Corporate credit unions in the Carolinas plan to merge in an effort to deal with increased competition and expected tough new regulations.
First Carolina Corporate Credit Union, Greensboro, N.C., and Carolina Corporate Credit Union, Columbia, S.C., have been discussing a possible combination since June, said First Carolina chairman Jim Blaine.
The boards of both corporates last month endorsed merging to create a $600 million-asset corporate, and the transaction could be completed by September.
"This is to gain efficiencies and (in anticipation of) stricter guidelines," said Mr. Blaine, who also is chief executive of Raleigh-based State Employees Credit Union. "If the new corporate regs are extremely strict, we have to bulk up on assets as costs go up."
"We aren't having any problems at the present; what we were having trouble doing was looking ahead at the future," said John Franklin, chief executive of Carolina Corporate and South Carolina Credit Union League. "We decided to look for a solution now rather than wait for shrinking margins drove us into noncompetitiveness."
For years industry officials and analysts have predicted consolidation among corporates because smaller ones - such as $214 million-asset Carolina Corporate - are increasingly having trouble competing for credit union investment dollars.
A new factor in consolidation is the National Credit Union Administration, which has been cracking down on the industry's liquidity centers. The NCUA's corporate proposal in April, which would require corporates to beef up their capital and narrow their investment powers, nudged Carolina Corporate into asking First Carolina to acquire it.
Mr. Franklin said it would have been impossible for Carolina Corporate to both grow and increase its capital to meet the NCUA's expected target of 4% in three years.
The proposal was roundly bashed, and the agency has withdrawn it.
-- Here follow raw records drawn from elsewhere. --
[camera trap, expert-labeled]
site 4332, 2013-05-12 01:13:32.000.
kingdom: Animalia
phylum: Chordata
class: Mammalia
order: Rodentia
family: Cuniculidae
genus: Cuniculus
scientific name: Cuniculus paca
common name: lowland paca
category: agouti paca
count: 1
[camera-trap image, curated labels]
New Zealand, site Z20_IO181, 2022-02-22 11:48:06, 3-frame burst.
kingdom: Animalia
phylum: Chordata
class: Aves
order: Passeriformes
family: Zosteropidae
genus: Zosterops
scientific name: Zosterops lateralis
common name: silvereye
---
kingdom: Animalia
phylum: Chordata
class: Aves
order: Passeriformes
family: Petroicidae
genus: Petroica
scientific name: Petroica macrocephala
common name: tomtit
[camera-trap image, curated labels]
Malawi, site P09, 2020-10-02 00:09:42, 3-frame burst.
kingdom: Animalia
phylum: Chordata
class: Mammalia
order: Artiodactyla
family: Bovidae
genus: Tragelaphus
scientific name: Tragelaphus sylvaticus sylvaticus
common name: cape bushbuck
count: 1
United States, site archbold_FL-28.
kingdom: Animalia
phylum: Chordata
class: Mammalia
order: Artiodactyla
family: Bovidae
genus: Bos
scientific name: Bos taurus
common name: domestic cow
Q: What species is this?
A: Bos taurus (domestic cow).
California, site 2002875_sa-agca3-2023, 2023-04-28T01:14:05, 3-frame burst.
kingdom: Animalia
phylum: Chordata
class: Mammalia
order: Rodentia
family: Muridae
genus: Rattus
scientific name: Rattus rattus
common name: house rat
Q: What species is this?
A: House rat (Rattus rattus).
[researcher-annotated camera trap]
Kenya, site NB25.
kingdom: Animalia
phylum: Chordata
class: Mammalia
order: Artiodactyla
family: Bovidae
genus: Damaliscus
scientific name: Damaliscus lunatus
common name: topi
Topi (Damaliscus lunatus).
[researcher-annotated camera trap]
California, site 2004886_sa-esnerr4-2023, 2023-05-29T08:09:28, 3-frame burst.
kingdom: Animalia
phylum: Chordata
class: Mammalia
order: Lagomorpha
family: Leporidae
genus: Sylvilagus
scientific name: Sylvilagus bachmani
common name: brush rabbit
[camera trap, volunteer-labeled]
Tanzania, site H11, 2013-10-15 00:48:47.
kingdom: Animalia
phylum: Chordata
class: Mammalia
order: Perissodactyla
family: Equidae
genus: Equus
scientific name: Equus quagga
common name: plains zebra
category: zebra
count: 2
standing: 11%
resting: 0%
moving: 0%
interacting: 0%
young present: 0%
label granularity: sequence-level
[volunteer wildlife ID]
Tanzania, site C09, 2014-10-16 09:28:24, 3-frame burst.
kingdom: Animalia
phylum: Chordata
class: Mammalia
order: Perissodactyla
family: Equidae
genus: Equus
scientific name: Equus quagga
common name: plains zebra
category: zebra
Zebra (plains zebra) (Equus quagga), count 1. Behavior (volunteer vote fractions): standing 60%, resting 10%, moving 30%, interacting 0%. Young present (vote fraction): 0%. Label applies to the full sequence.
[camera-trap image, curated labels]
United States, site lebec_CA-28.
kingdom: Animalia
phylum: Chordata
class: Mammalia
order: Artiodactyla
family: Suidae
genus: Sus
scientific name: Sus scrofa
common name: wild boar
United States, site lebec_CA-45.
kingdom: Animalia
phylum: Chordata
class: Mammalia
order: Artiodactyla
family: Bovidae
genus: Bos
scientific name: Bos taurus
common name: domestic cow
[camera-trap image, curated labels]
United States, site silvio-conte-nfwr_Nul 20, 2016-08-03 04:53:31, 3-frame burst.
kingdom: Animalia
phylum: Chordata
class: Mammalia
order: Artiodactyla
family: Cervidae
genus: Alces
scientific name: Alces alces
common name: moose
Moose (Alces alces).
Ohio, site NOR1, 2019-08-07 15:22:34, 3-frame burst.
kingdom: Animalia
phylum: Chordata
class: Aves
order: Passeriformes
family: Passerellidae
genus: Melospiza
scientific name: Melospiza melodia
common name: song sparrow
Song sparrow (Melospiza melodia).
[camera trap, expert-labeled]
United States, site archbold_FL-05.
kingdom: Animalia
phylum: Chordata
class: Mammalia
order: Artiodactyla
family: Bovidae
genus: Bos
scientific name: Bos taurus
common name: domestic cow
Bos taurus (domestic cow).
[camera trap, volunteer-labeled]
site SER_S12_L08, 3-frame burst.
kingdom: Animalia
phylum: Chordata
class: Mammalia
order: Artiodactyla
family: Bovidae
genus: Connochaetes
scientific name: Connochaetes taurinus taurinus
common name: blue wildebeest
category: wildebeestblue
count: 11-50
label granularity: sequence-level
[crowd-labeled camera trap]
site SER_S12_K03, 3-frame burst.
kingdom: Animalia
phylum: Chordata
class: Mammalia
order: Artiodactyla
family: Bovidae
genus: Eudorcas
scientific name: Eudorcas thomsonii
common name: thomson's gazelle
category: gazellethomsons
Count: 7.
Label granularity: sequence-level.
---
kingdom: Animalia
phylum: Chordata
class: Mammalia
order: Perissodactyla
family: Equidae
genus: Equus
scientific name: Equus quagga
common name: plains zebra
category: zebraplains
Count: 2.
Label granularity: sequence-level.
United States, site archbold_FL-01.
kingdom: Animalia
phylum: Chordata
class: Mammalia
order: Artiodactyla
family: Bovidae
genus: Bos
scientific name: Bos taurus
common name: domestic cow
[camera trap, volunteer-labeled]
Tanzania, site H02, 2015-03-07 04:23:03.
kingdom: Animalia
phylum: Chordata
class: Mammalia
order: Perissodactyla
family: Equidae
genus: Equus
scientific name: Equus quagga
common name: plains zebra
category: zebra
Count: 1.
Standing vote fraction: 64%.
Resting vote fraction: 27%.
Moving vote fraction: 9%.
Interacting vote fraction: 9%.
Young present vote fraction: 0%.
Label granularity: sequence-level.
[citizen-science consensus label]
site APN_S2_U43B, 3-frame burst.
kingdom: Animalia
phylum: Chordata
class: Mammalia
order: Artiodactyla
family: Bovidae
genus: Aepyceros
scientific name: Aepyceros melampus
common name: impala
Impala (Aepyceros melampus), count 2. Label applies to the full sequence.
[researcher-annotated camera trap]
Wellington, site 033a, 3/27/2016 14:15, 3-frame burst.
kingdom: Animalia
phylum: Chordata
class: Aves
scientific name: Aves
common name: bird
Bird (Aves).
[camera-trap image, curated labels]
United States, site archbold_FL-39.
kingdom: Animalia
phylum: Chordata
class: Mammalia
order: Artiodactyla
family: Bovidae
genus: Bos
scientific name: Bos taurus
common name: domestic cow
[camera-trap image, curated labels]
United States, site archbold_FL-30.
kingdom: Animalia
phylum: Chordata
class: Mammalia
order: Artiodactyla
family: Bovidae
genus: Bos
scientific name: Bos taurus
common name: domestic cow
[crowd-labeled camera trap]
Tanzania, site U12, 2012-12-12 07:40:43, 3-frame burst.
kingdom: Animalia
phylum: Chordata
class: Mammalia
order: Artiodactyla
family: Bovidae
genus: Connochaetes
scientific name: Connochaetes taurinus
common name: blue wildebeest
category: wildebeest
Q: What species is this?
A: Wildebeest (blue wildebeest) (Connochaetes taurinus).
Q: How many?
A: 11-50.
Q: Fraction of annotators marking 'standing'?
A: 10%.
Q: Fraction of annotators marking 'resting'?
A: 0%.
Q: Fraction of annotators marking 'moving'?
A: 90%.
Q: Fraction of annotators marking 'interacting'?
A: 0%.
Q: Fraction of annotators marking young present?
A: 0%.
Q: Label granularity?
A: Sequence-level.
Still, tough new regulations that would make life even more difficult for smaller corporates are expected.
"The idea of corporates combining is nothing new, but NCUA's regulation, or anticipation of the regulation, might be the thing that finally makes it happen" on a wide scale, said Keith Peterson, an economist for the Credit Union National Association. "Corporates don't want to dwindle into insignificance."
The combination would make First Carolina, as the surviving institution would be known, among the top 12 of the 41 corporates. It would be the second-largest corporate in the southeastern United States after Southeast Corporate Federal Credit Union, Tallahassee, Fla.
Mr. Blaine and Mr. Franklin said the two corporates are a good fit. They both used the same computer system, and South Carolina credit unions won't even have to change their account numbers.
"A merger should be transparent," Mr. Franklin said.
One attractive aspect of Carolina Corporate is an agreement with Wachovia Corp. by which the corporate's member credit unions can make deposits and cash checks at the bank's branches.
Although First Carolina's charter allows it to serve credit unions in every state, Mr. Blaine said there are no plans to expand outside the two- state area.
But Mr. Franklin - who would have no further connection with the corporate after a merger - said future mergers are possible.
A study last year determined that corporates with less than $600 million in assets will have a tough time remaining competitive, he said. In the Southeast, only Southeastern Corporate, with $1.1 billion in assets, rises to or surpasses that threshold, according to Dec. 1994 data from Callahan & Associates, a Washington-based consulting firm.
"You'd have to be foolish not to recognize the potential," he said.
Any future merger partner would have to be compatible with First Carolina's conservative, matched-book investment practices, Mr. Franklin said.
"If a corporate was to come in, it would have to recognize the philosophy of being a safe harbor for liquid funds" and not "chase after hot money," Mr. Franklin said.